Lilly helps Circle round up $66M for intractable target R&D

Circle Pharma has raised $66 million to take cyclin-targeted programs toward clinical development. The Eli Lilly-backed series C round sets Circle up to build on its years of research into cell-permeable macrocyclic peptide therapeutics with the potential to hit previously undruggable targets.

South San Francisco-based Circle first made headlines back in 2014 when it emerged equipped with seed funding from Pfizer as well as two collaborations with the Big Pharma company. The work with Pfizer led to the publication of a paper on an orally bioavailable macrocycle modulator of the CXCR7 chemokine receptor, but Circle had a low profile by the standards of Big Pharma-partnered biotechs.

That started to change last year, when Circle raised $45 million to develop inhibitors of Cyclin A and Cyclin E and began to grow its team. Now, with clinical development on the horizon, Circle has added another $66 million to its bank balance in a series C round.

The Column Group and Nextech Invest co-led the round with the support of new investors including Euclidean Capital, Pavillion Capital, Hartford HealthCare Endowment and Lilly.
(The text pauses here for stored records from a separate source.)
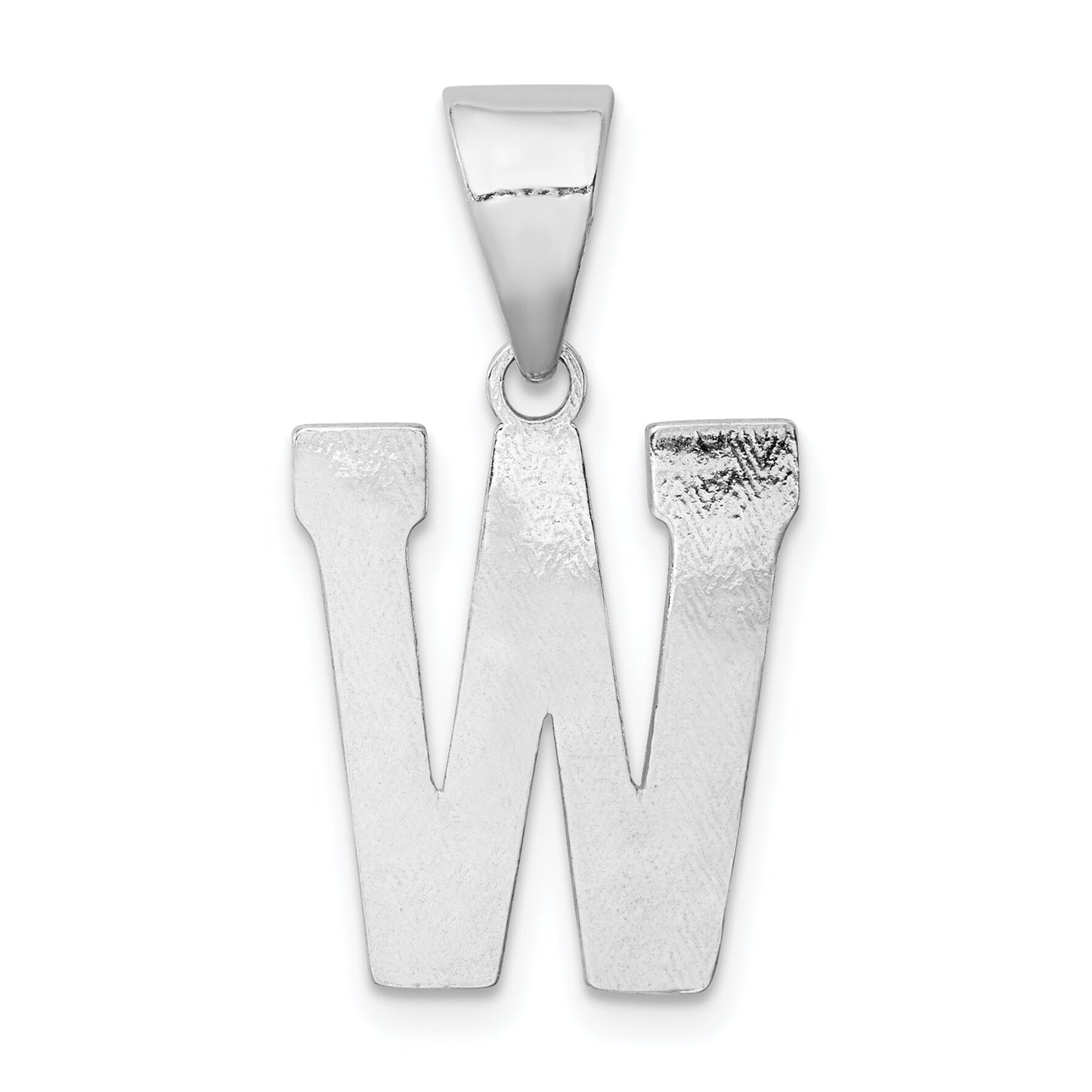 Sterling Silver Initial W Charm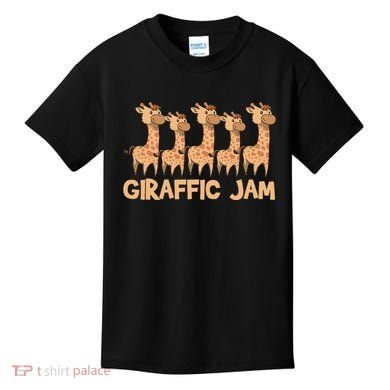 Giraffe Giraffic Jam Funny Pun Cute Kids T-Shirt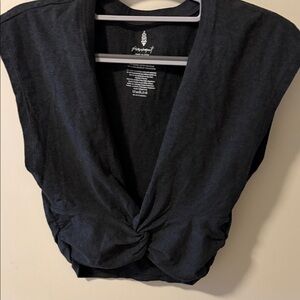FP Movement Black Twist Front Crop Top (S) NWT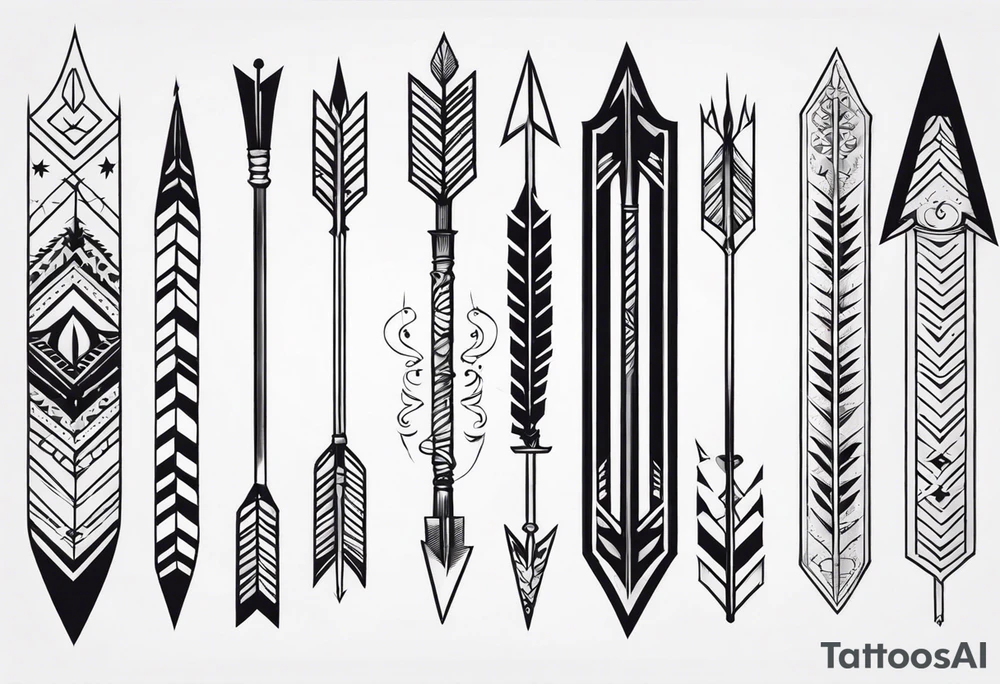 Vintage Arrow: Ornate designs with retro elements tattoo idea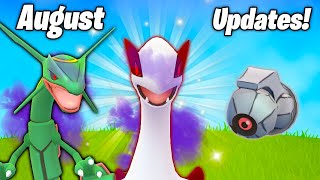 AUGUST CONTENT UPDATE FOR POKEMON GO Shadow Rayquaza  Surprise Classic Community Day [upl. by Naujal]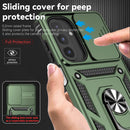 SunStory Compatible with Samsung Galaxy A17 5G Case with HD Screen Protector & Slide Camera Cover & Rotated Ring Kickstand,[Shockproof] Dual Layers Phone Case for Galaxy A17,Red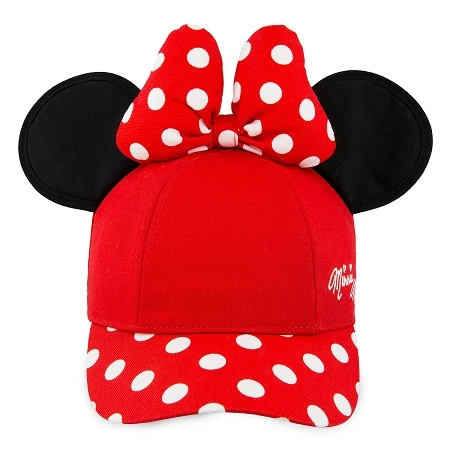 Disney Hat - Baseball Cap - Minnie Mouse With Ears - Red - Youth 1 Disney Hat - Baseball Cap - Minnie Mouse With Ears - Red - Youth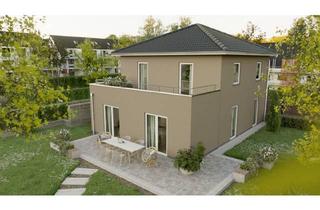 Villa kaufen in 32108 Bad Salzuflen, Moderne Optik und funktionaler Grundriss – die Stadtvilla mit Staffelgeschoss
Existing backers such as Pandect Bioventures also participated in the series C.

Circle will use the cash to advance preclinical candidates with applications in Rb-dysregulated cancers and cyclin-E-dependent malignancies. The two opportunities cover indications such as small cell lung cancer and ovarian cancer.

The macrocyclic peptides in development at Circle have the potential to unlock targets that biologics and small molecules are unable to hit. Specifically, Circle sees its drugs as ways to hit targets that lack binding sites for small molecules and are hidden from biologics inside cells. Unlike those modalities, macrocycles may be able to enter cells to inhibit processes such as protein-protein interactions. 

There is a long history of using macrocycle drugs such as the immunosuppressant cyclosporine and the antibiotic erythromycin. However, efforts to systematically develop macrocycles have run into a range of challenges related to pharmacokinetics, cell permeability and oral bioavailability. Circle has worked to overcome those challenges and unlock the potential of the molecules.

The series C funding will move Circle closer to showing whether its efforts have resulted in clinically efficacious therapies while also equipping the biotech to apply its platform to other targets that are thought to be undruggable with small molecules.